Collective bargaining pays

The private sector-public sector salary gap is narrower in states where state employees have collective bargaining, however.

Bridge inspectors in collective bargaining states, for example, earn 17 percent more than their counterparts in non-collective bargaining states; chemists earn 19 percent more and correctional officers earn nearly 40 percent more.

Across all 45 occupations surveyed, the collective bargaining advantage averages about 14 percent.

The underlying reality, however, is that funding of pay increases and investment in public services depend on the state legislatures.

"We keep hearing that state governments are understaffed, unable to fill key vacancies, or losing skilled employees to the higher-paying private sector," says AFT president Edward J. McElroy. "The bottom line is that public structures and services drive our economy and way of life—roads and bridges, water and waste treat-ment, parks and libraries, public safety and food inspection, the list goes on. To continue to reap the benefits of these services, we must invest in them."

AFT Public Employees members Martha McLaskey and Jeff Feist represent two of the 45 job titles surveyed.

McLaskey is proud of her work to make sure members of the public get what they’re paying for at the gas pump or the grocery store.

Although sometimes she has to endure insults about being a public employee, says McLaskey, who has been a state products and standards inspector for 29 years, “when people figure out exactly what you are doing—protecting their [consumer] dollars—they say ‘thank you.’ It makes up for any negative remark.”

The veteran inspector with the Illinois Department of Agriculture’s bureau of weights and measures tests the accuracy of about 10,000 scales and gasoline pumps annually in her 24-county territory in southern Illinois. She also collects motor fuel samples—gasoline, diesel fuel and kerosene—that are lab tested for their octane rating, volatility, alcohol and water contents.

"I truly enjoy what I do," says McLaskey, a member of the AFT-affiliated Illinois Federation of Public Employees. "Not a whole lot of people can say that."

While part of McLaskey’s job is to make sure consumers are getting what they are paying for at the gas pump, Jeff Feist, an auditor with the North Dakota Department of Transportation, is making sure his state and others are getting their fuel tax revenues from interstate truckers.

Most of Feist’s time is spent on International Fuel Tax Association (IFTA) audits and International Registration Plan (IRP) audits. The job particulars may be esoteric, but the revenue to state coffers for infrastructure projects is not.

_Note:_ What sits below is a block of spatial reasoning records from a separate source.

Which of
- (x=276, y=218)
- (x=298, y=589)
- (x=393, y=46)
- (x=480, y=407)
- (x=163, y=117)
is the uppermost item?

"Millions of dollars in fuel tax come into North Dakota through the IFTA-IRP groups," says Feist.

Under IFTA, a cooperative agreement among U.S. state governments, Canadian provinces and trucking firms, each state and province is responsible for auditing at least 3 percent of the carriers, whose base registration is in their jurisdiction, for all the jurisdictions the truckers have traveled in. The audits ensure that each jurisdiction receives fuel taxes for the number of miles a trucker has driven in each jurisdiction.

"It gets interesting when truckers go into 48 jurisdictions with 48 different tax rates," says Feist, a member of the North Dakota Public Employees Association, "and that is the simple part of the job."